▸ Supplied data
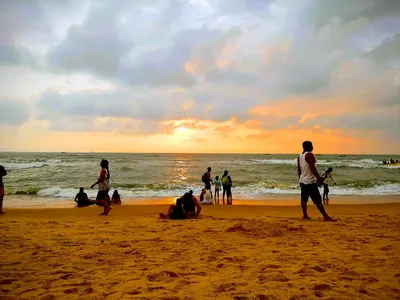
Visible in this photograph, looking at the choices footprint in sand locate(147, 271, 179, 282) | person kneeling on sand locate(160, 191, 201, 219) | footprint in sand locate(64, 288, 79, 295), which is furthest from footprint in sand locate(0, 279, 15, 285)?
person kneeling on sand locate(160, 191, 201, 219)

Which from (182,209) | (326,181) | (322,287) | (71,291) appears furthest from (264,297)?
(326,181)

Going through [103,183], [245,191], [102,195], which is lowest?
[245,191]

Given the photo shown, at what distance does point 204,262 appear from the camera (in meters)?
4.61

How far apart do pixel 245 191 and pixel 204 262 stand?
62.1ft

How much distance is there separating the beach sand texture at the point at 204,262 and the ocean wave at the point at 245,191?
14.0 meters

▸ Exercise details
Copy the entries above word for word, leaving out the pictures.

▸ Solution for this exercise
Visible in this photograph, looking at the choices footprint in sand locate(147, 271, 179, 282) | person kneeling on sand locate(160, 191, 201, 219) | footprint in sand locate(64, 288, 79, 295), which is furthest from footprint in sand locate(0, 279, 15, 285)?
person kneeling on sand locate(160, 191, 201, 219)

Which from (182,209) | (326,181) | (322,287) | (71,291) appears furthest from (264,297)?
(326,181)

Going through [103,183], [245,191], [102,195], which is lowest?
[245,191]

Given the photo shown, at what distance does point 204,262 appear from the camera (in meters)?
4.61

How far apart do pixel 245 191 and pixel 204 262 stand?
62.1ft

How much distance is there separating the beach sand texture at the point at 204,262 and the ocean wave at the point at 245,191?
14.0 meters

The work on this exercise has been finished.